__Quoted passage__
....
Professor Gurtoo was not only an original Saiva thinker, but also a pioneering critic and a prolific writer with a deep insight into the subject of his choice. His writings are a testimony to this fact. He also had a deep understanding of several other important schools of Indian philosophy. In his works, he clearly reflects his knowledge of major Kashmirian schools of Buddhism and Saiva dualists. His mind was pregnant with remarkable understanding of Vedanta, Samkhya and Yoga schools. He had very passionately studied the theories of Indian aestheticians and rhetoricians. Even though he mainly dealt with Abhinavagupta throughout his life, but with his matchless knowledge of diverse schools of Indian thought he was always trying to look for his fitting place in the broader domain of Indian philosophy. I think what makes him distinct is his right understanding of the Tantric systems of Kashmir and their place in the socio-political milieu of early medieval Kashmir. He indeed was a man of distinct academic calibre and authentic achievements.
His Editions and Translations
Professor Nilkanth Gurtoo prepared several editions and translations of many difficult texts belonging to Kashmirian Trika domain of Saivism. Many of his works remained unpublished because of want of resources. He also received criticism for some of his publications because of the conspiracy initiated by some of his colleagues and the so called religious organizations because of which his motivation to write further was crippled. This was very usual among Kashmiris at that point of time and perhaps still continues to be. Instead of offering him some support he was always troubled with uninvited impediments from various nefarious people (or bodies) who do not need a mention here. Nonetheless, maintaining his calm nature and ardent desire he still worked harder and produced some remarkable books while he was old and keeping unhealthy. Here is a list of his publications;
1. Paratrisikavivarana with Hindi translation and commentary, Motilal Banarsidass, New Delhi. (1985).
2. Spandakarika with Kallata's vrtti translated into Hindi with commentary, Motilal Banarsidass, New Delhi. (1981).
3. Harsesvaramahatmayam translated into English with detailed annotations, Penma Publishers, Delhi. (2000).
....
__Rows from a spatial reasoning dataset__
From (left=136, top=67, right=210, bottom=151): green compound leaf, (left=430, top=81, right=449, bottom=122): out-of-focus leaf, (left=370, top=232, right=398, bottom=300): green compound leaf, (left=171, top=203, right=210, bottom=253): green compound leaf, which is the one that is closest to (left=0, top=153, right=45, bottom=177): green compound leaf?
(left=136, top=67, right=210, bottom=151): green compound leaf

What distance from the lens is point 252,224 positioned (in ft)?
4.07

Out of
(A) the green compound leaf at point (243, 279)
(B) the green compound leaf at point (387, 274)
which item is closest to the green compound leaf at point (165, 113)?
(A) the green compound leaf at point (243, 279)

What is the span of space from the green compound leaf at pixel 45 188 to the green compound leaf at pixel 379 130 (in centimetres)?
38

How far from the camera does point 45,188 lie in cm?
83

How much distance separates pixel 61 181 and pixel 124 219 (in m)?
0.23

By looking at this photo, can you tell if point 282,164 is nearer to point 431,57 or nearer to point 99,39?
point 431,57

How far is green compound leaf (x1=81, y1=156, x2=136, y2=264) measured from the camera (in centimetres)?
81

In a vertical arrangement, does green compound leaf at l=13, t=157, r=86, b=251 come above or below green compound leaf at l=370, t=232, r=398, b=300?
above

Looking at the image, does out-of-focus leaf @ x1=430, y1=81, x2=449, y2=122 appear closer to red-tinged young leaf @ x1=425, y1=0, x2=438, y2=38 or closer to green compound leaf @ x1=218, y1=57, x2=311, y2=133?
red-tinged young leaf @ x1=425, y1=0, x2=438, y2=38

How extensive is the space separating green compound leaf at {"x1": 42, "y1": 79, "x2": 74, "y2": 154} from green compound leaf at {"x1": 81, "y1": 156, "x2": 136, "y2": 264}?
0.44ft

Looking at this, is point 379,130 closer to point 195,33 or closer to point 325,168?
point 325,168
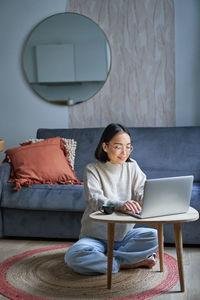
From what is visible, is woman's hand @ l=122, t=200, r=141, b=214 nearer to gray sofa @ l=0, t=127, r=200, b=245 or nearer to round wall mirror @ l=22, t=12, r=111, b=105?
gray sofa @ l=0, t=127, r=200, b=245

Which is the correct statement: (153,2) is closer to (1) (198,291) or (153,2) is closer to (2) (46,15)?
(2) (46,15)

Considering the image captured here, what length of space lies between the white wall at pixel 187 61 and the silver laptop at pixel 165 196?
2079 mm

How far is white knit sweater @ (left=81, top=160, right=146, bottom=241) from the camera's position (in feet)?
8.31

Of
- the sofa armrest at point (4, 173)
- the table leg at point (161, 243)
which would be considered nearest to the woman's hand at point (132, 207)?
the table leg at point (161, 243)

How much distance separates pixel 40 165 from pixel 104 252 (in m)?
1.15

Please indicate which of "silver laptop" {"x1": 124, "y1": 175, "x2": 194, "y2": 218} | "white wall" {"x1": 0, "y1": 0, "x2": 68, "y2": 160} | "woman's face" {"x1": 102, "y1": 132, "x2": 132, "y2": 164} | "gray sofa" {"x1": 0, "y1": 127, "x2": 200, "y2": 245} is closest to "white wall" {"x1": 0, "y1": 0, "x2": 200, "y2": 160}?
"white wall" {"x1": 0, "y1": 0, "x2": 68, "y2": 160}

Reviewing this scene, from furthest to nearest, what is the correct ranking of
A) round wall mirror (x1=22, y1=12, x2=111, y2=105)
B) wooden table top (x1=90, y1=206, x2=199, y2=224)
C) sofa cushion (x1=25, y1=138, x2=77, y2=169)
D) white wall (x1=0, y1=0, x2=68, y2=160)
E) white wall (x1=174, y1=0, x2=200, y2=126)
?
1. white wall (x1=0, y1=0, x2=68, y2=160)
2. round wall mirror (x1=22, y1=12, x2=111, y2=105)
3. white wall (x1=174, y1=0, x2=200, y2=126)
4. sofa cushion (x1=25, y1=138, x2=77, y2=169)
5. wooden table top (x1=90, y1=206, x2=199, y2=224)

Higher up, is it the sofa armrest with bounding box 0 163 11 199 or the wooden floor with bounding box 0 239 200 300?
the sofa armrest with bounding box 0 163 11 199

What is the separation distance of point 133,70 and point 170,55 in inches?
14.0

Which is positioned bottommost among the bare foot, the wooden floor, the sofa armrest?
the wooden floor

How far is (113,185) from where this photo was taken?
256 centimetres

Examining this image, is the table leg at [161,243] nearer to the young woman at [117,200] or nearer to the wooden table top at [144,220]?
the young woman at [117,200]

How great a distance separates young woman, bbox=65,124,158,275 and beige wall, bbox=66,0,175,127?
169 cm

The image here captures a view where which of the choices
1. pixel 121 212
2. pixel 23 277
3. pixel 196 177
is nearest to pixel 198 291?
pixel 121 212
....
__Parts of the exercise__
**1)** In the text on Professor Gurtoo, condense the paragraph beginning "Professor Gurtoo was not only an original Saiva thinker" into a short bulleted list that keeps its main facts.
**2)** Carry on the text about Professor Nilkanth Gurtoo from the point where it stops.

__Written responses__
**1)**
- An original Saiva thinker, pioneering critic and prolific writer with deep insight into his subject, as his writings show.
- Deeply understood several other schools of Indian philosophy: the major Kashmirian schools of Buddhism, the Saiva dualists, Vedanta, Samkhya and Yoga.
- Passionately studied the theories of Indian aestheticians and rhetoricians.
- Though he mainly dealt with Abhinavagupta throughout his life, he used his knowledge of diverse schools to seek Abhinavagupta's fitting place in the broader domain of Indian philosophy.
- Stood out, in the writer's view, for his right understanding of the Tantric systems of Kashmir and their place in the socio-political milieu of early medieval Kashmir.
- A man of distinct academic caliber and authentic achievements.

**2)**
4. Parmarthasara with Hindi translation of Yogaraja's commentary with an elaborate introduction, Penman Publishers, Delhi. (2004).
5. Sambapancasika with Ksemaraja's commentary translated into Hindi, Penman Publishers, Delhi. (2002)
6. Sivastotravali of Utpaladeva with Ksemaraja's commentary and Hindi translation by Swami Lakshman Joo. Edited by Nilkanth Gurtoo, Ishwar Ashram Trust, Srinagar (Kashmir).
7. Parapravesika of Ksemaraja explaned into Kashmiri and edited by Makhanlal Kukiloo, Ishwar Ashram Trust, Srinagar, Kashmir. (1996).
8. Amareshwaramahatmayam translated into Hindi with Pandit Dinanath Yaksha, Srinagar, Kashmir. (?).
9. Rajatarangini of Jonaraja translated into Hindi (only a part of it). (Unpublished).
10. Pratyabhijnahrdayam of Ksemaraja translated into Hindi with elaborated notes and annotations with the help of Professor Balajinnath Pandit and Swami Lakshman Joo. (Unpublished).
11. Kashmira-saiva-darsana-brhat-kosa (in two volumes) edited jointly with Prof Yashpal Khajuriya and Prof Balajinnath Pandit. Rashtriya Sanskrit Sansthan, Jammu (J&K). (2001-2005).
12. Vatuanathasutras with an exposition in English by Lakshman Joo. Edited by Prof. N.K. Gurtoo and Prof M.L. Kukiloo, Ishwar Ashram Trust, Srinagar. (1996).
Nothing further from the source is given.